WORK INSTRUCTION: Pick up the piece on the Star Trek novel Vectors after its last sentence and carry it forward.

TEXT:
★ ★ ★ ★ ★ ★ ★

By Dean Wesley Smith and Kristine Kathryn Rusch
While all of the "Double Helix" books were published as Star Trek: The Next Generation novels, the miniseries is actually a crossover, and Vectors primarily features characters from Star Trek: Deep Space Nine. According to Jeff Ayers' Voyages of Imagination, editor John J. Ordover says that TNG was the bestselling series at the time, so the decision was made to publish all of the books under the TNG banner.
Vectors takes place a couple of years after Infection, during the beginning of TNG's third season and before DS9 had gone on the air, making it a kind of prequel to that series. In the book, Dr. Pulaski travels to Terok Nor (the name by which Deep Space Nine was known while still under Cardassian command) in hopes of finding a cure to a strange disease that infects both Bajorans and Cardassians, and which may have ties to the plague virus Dr. Crusher and the crew of the Enterprise combated on Archaria III. One of Dr. Pulaski's ex-husbands is the Bajoran doctor on Terok Nor, and she must work with both him and the Cardassian doctor to find a cure before the Cardassian government enacts a final solution, destroying the quarantined space station and perhaps all of Bajor.

★ ★ ★ ★ ★ ★ ★

DATA EXTRACT:
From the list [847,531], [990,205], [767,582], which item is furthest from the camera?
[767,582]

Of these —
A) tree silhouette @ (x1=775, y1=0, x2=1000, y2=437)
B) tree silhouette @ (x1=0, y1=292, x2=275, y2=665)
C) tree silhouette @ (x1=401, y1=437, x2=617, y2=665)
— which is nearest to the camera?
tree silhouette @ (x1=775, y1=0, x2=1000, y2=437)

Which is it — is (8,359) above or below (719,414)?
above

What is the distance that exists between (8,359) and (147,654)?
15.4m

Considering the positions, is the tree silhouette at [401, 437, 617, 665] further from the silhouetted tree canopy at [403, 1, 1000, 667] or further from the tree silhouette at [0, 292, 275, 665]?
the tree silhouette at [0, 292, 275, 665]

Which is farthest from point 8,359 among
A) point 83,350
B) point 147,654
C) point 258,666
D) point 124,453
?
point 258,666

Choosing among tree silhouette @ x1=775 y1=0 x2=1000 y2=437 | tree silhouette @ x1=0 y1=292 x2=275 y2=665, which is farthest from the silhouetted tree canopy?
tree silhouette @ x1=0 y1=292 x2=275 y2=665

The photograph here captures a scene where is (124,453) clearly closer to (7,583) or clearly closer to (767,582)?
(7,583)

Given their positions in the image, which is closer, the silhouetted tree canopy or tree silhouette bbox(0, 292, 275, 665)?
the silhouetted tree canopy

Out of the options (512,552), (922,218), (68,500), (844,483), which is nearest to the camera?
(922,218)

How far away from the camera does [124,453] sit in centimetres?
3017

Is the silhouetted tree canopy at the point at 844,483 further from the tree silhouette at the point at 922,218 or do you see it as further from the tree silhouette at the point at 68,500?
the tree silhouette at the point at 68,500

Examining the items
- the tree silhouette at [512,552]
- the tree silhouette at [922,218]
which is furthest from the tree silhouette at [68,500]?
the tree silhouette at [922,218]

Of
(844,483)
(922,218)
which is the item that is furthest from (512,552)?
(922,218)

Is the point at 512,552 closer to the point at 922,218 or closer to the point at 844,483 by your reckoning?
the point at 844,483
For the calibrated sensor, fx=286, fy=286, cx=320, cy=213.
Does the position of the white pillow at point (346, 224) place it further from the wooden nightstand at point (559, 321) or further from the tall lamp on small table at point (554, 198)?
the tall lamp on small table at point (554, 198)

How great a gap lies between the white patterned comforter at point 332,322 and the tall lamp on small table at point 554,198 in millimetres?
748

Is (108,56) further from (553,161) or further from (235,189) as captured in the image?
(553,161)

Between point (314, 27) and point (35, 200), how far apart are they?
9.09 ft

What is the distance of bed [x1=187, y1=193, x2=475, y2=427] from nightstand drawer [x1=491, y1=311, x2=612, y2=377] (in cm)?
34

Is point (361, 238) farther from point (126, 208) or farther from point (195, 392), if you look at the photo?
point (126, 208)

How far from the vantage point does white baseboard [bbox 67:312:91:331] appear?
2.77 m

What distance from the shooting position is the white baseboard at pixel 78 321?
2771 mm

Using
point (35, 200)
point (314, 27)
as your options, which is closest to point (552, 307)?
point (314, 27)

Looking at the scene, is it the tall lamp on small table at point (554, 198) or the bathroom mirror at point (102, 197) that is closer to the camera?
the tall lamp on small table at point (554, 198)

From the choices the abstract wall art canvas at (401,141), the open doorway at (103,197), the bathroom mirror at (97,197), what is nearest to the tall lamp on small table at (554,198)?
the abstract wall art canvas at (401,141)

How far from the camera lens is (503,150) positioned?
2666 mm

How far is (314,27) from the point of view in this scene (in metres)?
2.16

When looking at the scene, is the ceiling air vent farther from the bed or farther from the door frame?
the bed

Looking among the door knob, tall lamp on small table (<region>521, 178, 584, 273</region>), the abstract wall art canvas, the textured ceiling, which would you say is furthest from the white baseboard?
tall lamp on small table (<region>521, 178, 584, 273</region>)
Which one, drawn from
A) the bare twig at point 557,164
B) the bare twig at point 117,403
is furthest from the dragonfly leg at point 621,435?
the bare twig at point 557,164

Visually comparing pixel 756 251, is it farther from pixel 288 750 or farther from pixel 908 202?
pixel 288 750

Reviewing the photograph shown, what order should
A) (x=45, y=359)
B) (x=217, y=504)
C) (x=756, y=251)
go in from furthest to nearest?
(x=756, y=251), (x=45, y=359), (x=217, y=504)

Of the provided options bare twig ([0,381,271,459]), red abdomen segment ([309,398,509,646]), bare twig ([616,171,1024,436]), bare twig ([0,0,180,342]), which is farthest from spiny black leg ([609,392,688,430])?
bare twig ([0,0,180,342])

★ ★ ★ ★ ★ ★ ★

RESPONSE TO THIS TASK:
Setting this book during the years of the Cardassian occupation of Bajor was an interesting choice. I have always been intrigued by Terok Nor, so it was great to read a book that takes place on the station during this period. While Starfleet characters like Commander Sisko and Dax were missed, I am a big fan of Gul Dukat, and the writers do a great job with him here, as they do with all of the characters. Other DS9 characters like Odo, Quark, and Kira are prominently featured, and there are brief appearances by some of the crew of the Enterprise-D. The scenes featuring Quark and his family are quite funny, and the scenes between Odo and Kira are a lot of fun, subtly hinting at the relationship the two of them would eventually develop. While I wasn't exactly clamoring for a novel featuring Dr. Pulaski, she made a fine protagonist for this tense medical thriller.
The basic plot is essentially the same as that of Infection. By the end of the novel, a cure has once more been found, but we are no closer to learning the identity of the person ultimately responsible for the plagues. I am a little worried that this formula will wear itself thin over the course of six novels, but I remain optimistic for now. The only real criticism I have of this book is that, like the first novel, it seemed to end rather abruptly once the cure was found, and I wish the writers had gone into a bit more detail, particularly in regards to the various battles between Bajorans and Cardassians that took place during the final third of the book. One the whole, this sophomore entry in the "Double Helix" miniseries was an improvement over the first, but I'm hoping for something a little bit different in book three.